Building a relationship scraper (text → enrichment JSON)
[!TIP] Other docs: docs/README.md · Enrichment contract · What is Cortex
A practical guide: turn transcripts or article text into Cortex-ready { "relationships": [ … ] } JSON — only the relationships array (no video or article root) — without writing to the database from the extractor itself.
This page is self-contained: context, jobs and workers, the relationship scraper, and a full list of Mongo collection fields.
What is Cortex?
Cortex is a content intelligence stack: structured documents live in MongoDB (companies, people, videos, articles, tokens, taxonomies, and more). A parallel Neo4j graph stores how those entities connect—relationship types are fixed in code as EDGE_TYPES (see src/graph/schema.ts). Rows that participate in the graph carry a mongoId bridge so graph nodes line up with Mongo documents.
The app exposes REST APIs under /api/v1/…: read collections by slug or id, admin writes, enrichment worker endpoints, and graph helpers. Classification uses taxonomy terms in Mongo (per taxonomy); many graph edges (e.g. CLASSIFIED_AS) point at taxonomy-terms nodes in Neo4j, not ad-hoc string tags on documents.
Rule of thumb. Mongo answers “what is this record?” Neo4j answers “what is it linked to, and how?” A relationship scraper reads text and proposes links in that graph vocabulary—it does not replace either database.
What you will build later
In the Relationship scraper tab, you will define a tool that turns a transcript or article body into a JSON object that contains only relationships (no subject document block). Importers merge that list with a video, article, or other subject id they already have, then create rows and graph edges—separate from the core Cortex servers unless you wire them yourself.

SUPPLIED DATA.
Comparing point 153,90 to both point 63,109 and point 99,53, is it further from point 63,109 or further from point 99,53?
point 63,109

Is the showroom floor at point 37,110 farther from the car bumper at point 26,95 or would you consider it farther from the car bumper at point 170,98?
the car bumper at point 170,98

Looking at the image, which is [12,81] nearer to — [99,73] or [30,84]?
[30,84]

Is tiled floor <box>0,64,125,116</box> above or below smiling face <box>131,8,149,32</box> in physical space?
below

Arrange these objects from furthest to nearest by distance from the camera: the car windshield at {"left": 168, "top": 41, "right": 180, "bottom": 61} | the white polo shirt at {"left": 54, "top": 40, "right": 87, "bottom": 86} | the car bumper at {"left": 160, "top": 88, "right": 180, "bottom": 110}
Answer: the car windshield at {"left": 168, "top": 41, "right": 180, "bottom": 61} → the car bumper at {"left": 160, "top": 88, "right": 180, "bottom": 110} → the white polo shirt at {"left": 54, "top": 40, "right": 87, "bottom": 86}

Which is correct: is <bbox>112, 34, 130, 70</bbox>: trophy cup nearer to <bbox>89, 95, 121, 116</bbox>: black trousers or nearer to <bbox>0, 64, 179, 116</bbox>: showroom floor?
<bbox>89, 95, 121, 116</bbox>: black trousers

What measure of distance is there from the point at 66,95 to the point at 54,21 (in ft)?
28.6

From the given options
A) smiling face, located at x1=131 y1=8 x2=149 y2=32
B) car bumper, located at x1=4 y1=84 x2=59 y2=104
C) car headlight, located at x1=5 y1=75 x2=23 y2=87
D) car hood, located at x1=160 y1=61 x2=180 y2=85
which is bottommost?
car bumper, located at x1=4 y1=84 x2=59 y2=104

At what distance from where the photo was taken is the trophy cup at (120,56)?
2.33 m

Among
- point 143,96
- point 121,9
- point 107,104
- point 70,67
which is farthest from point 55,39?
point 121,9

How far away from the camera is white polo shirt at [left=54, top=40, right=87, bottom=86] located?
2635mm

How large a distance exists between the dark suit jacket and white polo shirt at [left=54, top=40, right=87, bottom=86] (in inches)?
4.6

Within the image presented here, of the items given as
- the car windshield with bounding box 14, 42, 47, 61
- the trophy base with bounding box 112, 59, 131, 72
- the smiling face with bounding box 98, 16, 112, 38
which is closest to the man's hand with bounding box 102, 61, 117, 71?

WORK TO COMPLETE.
1. Reproduce a span of the relationship scraper guide word for word, beginning with the words "Rule of thumb." and stopping after the words "replace either database.".
2. In the relationship scraper guide, what do rows that participate in the graph carry so that graph nodes line up with Mongo documents?
You can complete everything here without the records.

OUTPUTS FOR THE TASKS.
1.
Rule of thumb. Mongo answers “what is this record?” Neo4j answers “what is it linked to, and how?” A relationship scraper reads text and proposes links in that graph vocabulary—it does not replace either database.

2. A mongoId bridge.